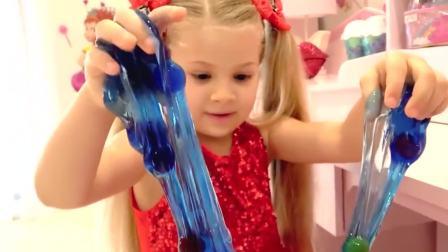 国外儿童时尚,小萝莉玩水晶泥,看起来真好玩
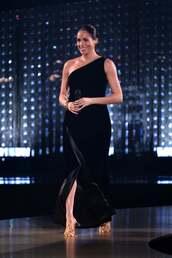 shoes,meghan markle,celebrity,velvet,velvet dress,one shoulder dress,sandal heels,gold sandals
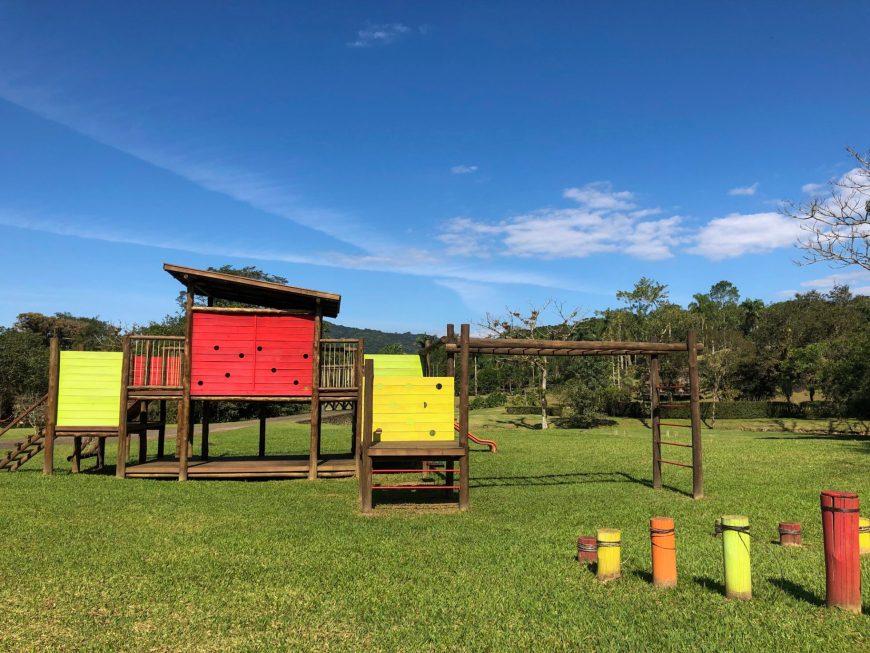 estrutura de madeira para as criancas brincarem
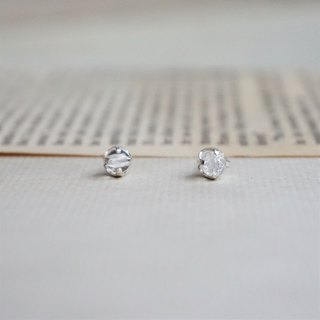 << April Birthstone - White Crystal Earrings >> Birthstone Earrings Birthstone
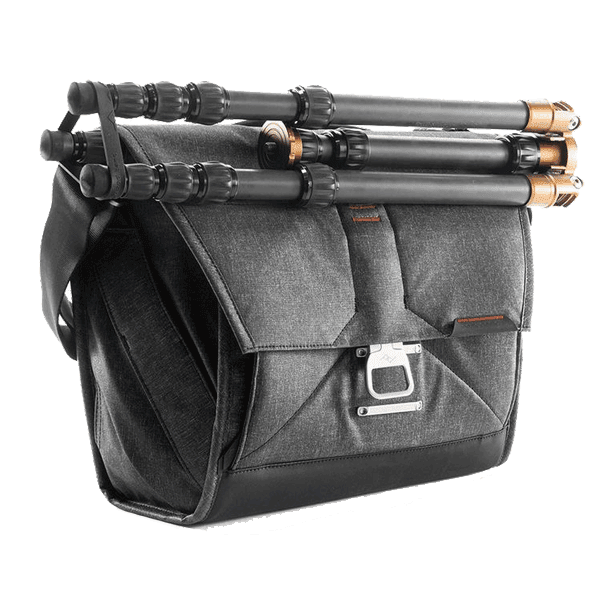 Peak_Design_Everyday_Messenger_Charcoal_13_Zoll_mit_Stativ_a.png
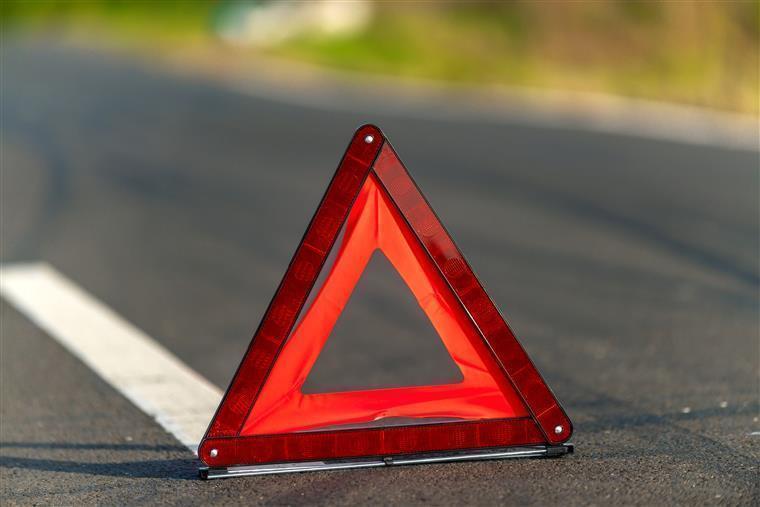 Autocarro com 37 pessoas despista-se na A6 sem provocar feridos graves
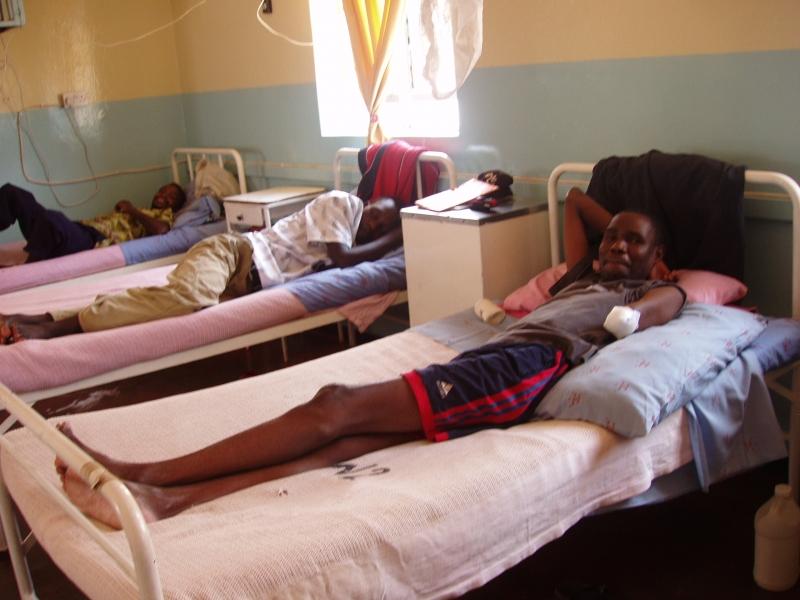 De patientenkamer met een aantal tijdelijk bezoekers.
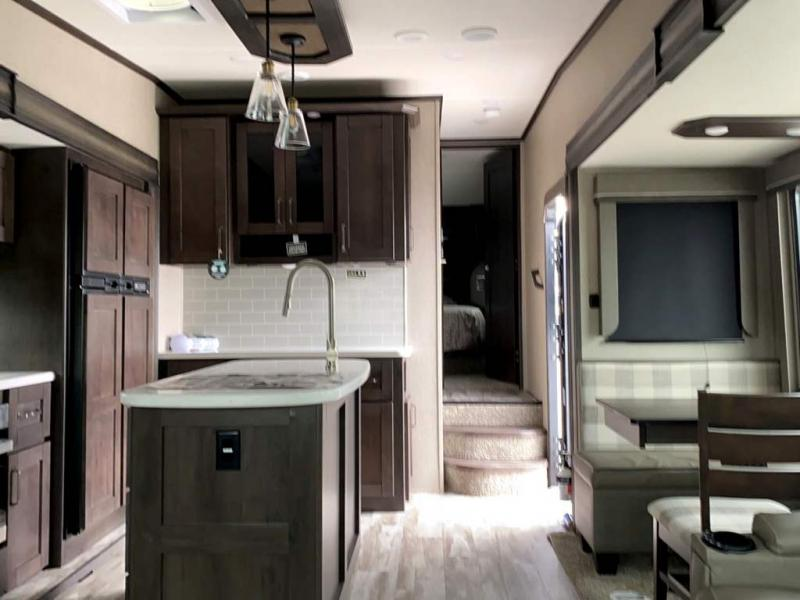 2020 GRAND DESIGN Reflection 5th Wheel 303RLS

——

Problem statement: Please copy the data above exactly; the pictures do not belong in the copy.

Problem solution:
 国外儿童时尚,小萝莉玩水晶泥,看起来真好玩
 shoes,meghan markle,celebrity,velvet,velvet dress,one shoulder dress,sandal heels,gold sandals
 estrutura de madeira para as criancas brincarem
 << April Birthstone - White Crystal Earrings >> Birthstone Earrings Birthstone
 Peak_Design_Everyday_Messenger_Charcoal_13_Zoll_mit_Stativ_a.png
 Autocarro com 37 pessoas despista-se na A6 sem provocar feridos graves
 De patientenkamer met een aantal tijdelijk bezoekers.
 2020 GRAND DESIGN Reflection 5th Wheel 303RLS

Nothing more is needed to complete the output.